* [WORK TO COMPLETE]: Set down, word for word, the stretch of lines from the one containing "Push the product" to the end of the records below.

* [TASK INPUT]:
- Opening Delimiter -
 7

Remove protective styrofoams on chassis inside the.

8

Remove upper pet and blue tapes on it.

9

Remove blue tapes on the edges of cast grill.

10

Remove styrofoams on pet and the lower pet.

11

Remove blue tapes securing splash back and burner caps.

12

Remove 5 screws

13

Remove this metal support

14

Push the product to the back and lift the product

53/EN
- Closing Delimiter -
* [OUTPUT OF THE TASK]:
Push the product to the back and lift the product

53/EN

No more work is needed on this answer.